Now, if you will excuse me, your Majesty, I am going to get busy building some kind of boat, so that I can leave your Highness and the Achaeans to do whatever it is you came to do with the Trojans.  I have other things to do, other places to be, other paths to tread.  Viam aut inveniam aut faciam ultra te saevosque canes tuos.   

1 comment:

  1. Some afterthoughts. As one climbs the corporate ladder in religion, politics, or academia, it is actually harder in some ways to deal with success than failure. Failure invites introspection, course correction, humility, virtuous poverty (that distinguishes empty desires from real needs). Success invites the opposite of all these things, tempting us to let others define us, to presume that our current course is good, to become arrogant when something or someone challenges this complacency, to wax fat and kick those we deem beneath us (surely their poverty is a fault in virtue rather than the opposite). In the pursuit of virtue, what one really wants is the character of Grigori Perelman. One wants the single-minded dedication to good work that creates real beauty, and the moral fortitude to refuse all of the prizes that the world tries to bestow when against all odds that beauty comes within sight of its lecherous eyes.

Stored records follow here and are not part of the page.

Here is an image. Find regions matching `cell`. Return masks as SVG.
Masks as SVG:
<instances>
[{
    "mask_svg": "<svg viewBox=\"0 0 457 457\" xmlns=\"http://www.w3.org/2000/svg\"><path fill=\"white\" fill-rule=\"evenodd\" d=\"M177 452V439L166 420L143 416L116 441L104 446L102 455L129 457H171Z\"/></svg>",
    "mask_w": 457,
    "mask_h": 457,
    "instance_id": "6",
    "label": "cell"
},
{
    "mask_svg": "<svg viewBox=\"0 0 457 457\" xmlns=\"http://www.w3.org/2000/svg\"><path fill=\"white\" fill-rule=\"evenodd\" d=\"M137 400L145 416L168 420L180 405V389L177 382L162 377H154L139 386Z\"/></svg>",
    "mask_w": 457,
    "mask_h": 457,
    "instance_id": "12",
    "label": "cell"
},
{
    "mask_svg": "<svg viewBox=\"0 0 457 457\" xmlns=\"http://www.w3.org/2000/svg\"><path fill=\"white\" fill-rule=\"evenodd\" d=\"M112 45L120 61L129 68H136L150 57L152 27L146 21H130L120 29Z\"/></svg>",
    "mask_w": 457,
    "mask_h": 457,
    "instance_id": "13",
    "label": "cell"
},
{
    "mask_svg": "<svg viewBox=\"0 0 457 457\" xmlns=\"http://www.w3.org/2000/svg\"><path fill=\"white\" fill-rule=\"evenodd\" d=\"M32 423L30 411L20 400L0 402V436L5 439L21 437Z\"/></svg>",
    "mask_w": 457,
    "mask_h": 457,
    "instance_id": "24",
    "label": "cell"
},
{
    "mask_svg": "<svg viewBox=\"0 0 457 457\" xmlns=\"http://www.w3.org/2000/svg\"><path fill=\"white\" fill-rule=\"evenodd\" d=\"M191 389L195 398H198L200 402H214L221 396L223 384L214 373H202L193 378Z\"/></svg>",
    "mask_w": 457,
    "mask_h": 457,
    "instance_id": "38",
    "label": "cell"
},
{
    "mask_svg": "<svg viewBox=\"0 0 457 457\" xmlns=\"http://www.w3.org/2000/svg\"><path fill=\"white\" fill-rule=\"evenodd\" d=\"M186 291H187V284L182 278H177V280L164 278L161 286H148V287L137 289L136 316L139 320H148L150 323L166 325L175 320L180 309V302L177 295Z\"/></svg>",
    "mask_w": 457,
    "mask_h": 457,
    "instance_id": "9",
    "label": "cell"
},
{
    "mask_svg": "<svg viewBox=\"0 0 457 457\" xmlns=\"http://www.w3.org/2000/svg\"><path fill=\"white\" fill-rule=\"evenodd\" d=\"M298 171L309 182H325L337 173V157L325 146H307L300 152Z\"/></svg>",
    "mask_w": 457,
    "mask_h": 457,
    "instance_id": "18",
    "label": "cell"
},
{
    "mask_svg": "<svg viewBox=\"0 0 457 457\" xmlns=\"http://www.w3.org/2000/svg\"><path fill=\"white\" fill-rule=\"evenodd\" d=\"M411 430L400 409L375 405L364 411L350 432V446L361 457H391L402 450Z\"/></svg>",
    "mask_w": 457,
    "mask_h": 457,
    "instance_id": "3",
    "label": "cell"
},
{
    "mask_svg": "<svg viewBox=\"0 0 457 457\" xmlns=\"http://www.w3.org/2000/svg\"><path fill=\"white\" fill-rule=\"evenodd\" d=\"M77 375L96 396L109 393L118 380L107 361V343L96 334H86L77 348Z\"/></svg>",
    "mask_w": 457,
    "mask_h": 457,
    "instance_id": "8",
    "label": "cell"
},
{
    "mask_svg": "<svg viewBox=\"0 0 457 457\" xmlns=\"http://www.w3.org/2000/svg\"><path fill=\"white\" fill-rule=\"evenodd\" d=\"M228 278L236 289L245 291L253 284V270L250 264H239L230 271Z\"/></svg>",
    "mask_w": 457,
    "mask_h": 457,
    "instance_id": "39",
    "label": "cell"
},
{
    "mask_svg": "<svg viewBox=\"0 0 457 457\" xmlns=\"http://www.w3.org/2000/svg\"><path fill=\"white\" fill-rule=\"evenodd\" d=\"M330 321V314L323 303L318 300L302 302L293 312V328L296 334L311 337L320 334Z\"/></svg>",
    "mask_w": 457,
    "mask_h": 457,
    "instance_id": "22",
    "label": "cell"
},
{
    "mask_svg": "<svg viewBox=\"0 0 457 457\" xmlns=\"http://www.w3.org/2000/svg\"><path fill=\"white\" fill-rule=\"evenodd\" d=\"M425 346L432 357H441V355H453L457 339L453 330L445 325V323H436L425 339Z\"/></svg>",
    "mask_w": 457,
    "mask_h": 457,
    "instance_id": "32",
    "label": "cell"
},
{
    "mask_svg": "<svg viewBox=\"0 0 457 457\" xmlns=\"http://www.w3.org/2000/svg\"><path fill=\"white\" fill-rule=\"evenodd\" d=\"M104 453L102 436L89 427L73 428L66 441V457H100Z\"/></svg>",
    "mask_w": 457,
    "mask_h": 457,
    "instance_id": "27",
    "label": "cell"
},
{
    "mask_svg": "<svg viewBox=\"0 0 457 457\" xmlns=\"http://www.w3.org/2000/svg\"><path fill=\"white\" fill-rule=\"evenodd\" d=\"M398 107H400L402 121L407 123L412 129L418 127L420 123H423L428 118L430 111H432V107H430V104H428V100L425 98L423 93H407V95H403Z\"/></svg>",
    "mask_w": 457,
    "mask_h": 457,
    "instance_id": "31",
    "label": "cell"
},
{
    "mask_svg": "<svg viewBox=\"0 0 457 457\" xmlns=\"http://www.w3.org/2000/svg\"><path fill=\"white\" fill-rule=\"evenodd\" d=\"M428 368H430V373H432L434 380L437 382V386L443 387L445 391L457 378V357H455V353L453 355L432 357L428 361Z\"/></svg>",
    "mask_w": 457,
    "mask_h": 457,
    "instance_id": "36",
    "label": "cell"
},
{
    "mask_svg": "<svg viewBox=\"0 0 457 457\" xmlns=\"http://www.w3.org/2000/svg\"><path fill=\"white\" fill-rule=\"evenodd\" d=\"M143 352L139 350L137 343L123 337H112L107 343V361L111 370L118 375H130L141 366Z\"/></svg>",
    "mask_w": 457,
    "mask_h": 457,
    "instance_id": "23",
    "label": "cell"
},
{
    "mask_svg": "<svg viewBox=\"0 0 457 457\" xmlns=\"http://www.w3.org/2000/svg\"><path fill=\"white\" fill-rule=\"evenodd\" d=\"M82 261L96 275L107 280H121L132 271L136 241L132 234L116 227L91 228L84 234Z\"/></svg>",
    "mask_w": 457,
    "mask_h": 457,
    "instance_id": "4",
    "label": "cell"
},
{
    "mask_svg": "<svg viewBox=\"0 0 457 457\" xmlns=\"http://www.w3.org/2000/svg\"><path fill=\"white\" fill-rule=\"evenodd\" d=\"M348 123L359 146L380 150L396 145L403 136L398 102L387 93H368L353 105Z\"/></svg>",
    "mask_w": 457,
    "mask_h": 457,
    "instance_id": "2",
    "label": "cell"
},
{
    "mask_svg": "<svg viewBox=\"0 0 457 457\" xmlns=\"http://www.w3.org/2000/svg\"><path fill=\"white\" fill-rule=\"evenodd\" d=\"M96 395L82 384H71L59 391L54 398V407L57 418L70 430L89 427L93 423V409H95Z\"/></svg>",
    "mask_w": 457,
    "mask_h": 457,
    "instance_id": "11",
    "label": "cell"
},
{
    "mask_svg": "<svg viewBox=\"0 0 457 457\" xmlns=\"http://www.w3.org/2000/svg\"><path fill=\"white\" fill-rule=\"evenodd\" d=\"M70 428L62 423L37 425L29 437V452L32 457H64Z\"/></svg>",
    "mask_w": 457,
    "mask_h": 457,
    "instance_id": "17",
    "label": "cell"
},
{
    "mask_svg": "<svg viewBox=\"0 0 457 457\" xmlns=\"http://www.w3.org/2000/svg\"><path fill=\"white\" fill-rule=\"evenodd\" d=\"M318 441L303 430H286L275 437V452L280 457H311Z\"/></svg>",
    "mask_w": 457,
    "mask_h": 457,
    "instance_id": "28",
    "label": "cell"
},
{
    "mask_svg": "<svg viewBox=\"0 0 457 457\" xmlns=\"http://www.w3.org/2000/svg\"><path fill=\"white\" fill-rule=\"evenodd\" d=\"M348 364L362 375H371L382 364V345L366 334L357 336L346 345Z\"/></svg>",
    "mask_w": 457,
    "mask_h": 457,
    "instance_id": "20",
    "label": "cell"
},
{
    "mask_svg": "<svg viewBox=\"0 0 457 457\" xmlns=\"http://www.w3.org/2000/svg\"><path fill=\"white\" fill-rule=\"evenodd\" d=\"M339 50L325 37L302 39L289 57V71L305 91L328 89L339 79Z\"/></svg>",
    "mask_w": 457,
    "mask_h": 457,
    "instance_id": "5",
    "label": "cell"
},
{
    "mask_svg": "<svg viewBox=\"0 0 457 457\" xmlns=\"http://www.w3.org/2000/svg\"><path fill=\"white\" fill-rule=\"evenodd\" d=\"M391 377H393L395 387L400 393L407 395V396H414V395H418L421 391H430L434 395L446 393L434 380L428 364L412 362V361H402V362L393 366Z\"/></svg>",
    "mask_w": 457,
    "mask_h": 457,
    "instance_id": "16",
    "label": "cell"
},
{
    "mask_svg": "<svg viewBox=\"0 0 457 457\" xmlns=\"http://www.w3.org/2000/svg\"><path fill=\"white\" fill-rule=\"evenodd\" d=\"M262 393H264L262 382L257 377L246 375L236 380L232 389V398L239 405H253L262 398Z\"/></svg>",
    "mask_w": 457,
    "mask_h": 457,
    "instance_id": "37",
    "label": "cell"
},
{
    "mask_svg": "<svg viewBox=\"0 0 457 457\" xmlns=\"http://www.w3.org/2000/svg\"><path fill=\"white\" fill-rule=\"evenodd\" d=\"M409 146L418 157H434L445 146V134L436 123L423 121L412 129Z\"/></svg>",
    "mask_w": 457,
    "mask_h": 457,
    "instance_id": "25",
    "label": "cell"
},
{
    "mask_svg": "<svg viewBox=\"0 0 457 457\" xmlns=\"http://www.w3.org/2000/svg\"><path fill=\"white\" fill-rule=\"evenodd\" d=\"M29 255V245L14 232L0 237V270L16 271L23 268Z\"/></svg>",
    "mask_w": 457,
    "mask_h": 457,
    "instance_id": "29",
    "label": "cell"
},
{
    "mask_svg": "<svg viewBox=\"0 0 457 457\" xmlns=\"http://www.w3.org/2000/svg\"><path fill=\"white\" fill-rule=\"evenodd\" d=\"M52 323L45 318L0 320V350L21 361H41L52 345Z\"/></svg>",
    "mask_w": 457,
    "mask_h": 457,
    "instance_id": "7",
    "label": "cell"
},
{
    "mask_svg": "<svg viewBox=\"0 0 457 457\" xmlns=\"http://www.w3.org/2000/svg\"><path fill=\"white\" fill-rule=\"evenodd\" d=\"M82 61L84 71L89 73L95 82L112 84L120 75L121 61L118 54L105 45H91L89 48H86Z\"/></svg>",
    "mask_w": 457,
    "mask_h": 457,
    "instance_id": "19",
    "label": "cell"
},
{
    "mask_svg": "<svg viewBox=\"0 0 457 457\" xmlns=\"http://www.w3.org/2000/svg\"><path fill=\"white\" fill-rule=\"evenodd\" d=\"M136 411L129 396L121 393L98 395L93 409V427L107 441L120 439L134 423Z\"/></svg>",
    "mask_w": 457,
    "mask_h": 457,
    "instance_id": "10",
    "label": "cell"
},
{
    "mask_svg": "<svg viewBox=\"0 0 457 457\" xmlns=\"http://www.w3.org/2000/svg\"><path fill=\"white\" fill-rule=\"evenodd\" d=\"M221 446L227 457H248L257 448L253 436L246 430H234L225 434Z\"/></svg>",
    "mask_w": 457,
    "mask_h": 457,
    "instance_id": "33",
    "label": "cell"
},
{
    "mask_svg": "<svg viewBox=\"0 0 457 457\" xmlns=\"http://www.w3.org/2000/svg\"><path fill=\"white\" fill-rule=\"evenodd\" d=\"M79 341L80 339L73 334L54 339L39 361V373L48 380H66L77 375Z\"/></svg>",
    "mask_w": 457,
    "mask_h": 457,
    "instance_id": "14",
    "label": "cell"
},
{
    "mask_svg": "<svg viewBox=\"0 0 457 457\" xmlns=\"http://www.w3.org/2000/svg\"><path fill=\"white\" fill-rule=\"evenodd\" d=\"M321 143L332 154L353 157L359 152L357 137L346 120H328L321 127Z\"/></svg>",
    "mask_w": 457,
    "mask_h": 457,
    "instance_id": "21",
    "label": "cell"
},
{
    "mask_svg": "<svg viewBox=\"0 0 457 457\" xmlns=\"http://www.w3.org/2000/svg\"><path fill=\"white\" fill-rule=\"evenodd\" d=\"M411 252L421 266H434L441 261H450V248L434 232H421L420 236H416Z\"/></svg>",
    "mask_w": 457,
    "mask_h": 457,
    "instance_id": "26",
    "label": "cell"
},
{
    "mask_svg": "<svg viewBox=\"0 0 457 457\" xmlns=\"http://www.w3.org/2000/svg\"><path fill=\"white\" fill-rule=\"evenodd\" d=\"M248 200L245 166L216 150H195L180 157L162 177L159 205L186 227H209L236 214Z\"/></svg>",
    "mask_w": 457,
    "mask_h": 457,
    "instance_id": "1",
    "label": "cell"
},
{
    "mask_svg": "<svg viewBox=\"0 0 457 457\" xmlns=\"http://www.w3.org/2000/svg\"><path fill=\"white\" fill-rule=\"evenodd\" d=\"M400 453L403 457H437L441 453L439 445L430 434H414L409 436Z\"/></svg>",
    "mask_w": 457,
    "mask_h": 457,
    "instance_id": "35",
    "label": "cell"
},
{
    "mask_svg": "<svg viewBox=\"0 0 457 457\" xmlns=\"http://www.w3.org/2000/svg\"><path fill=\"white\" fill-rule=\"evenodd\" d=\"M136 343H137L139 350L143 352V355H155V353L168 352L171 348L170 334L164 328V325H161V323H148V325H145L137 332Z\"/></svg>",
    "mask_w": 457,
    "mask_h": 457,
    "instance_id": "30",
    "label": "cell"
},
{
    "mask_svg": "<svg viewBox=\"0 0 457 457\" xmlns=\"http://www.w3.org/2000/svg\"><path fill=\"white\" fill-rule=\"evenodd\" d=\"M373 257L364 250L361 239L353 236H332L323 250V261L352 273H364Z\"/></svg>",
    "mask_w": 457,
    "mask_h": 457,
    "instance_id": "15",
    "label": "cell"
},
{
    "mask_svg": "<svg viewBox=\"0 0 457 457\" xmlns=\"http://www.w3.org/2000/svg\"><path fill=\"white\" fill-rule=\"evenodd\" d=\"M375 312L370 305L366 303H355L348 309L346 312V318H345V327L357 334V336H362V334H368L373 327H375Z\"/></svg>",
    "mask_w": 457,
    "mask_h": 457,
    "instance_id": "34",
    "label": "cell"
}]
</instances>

    I aspire to be a classicist who does the best work he can and then refuses to take honors and accolades for it (whether I deserve them or not: I must come to the place where, like Perelman, I simply do not care at all either way). I see this now. I embrace it. I will make it part of my character as a humanist, that I refuse to take honor or prestige for myself in exchange for whatever fruits my humanism might produce. I don't spurn all those who do take such rewards--that would be a poor way to spend my life--but my own work will occur in deliberate isolation from the academic cursus honorum (which I renounce as immoral and unvirtuous for me, though it may be a source of good to someone else).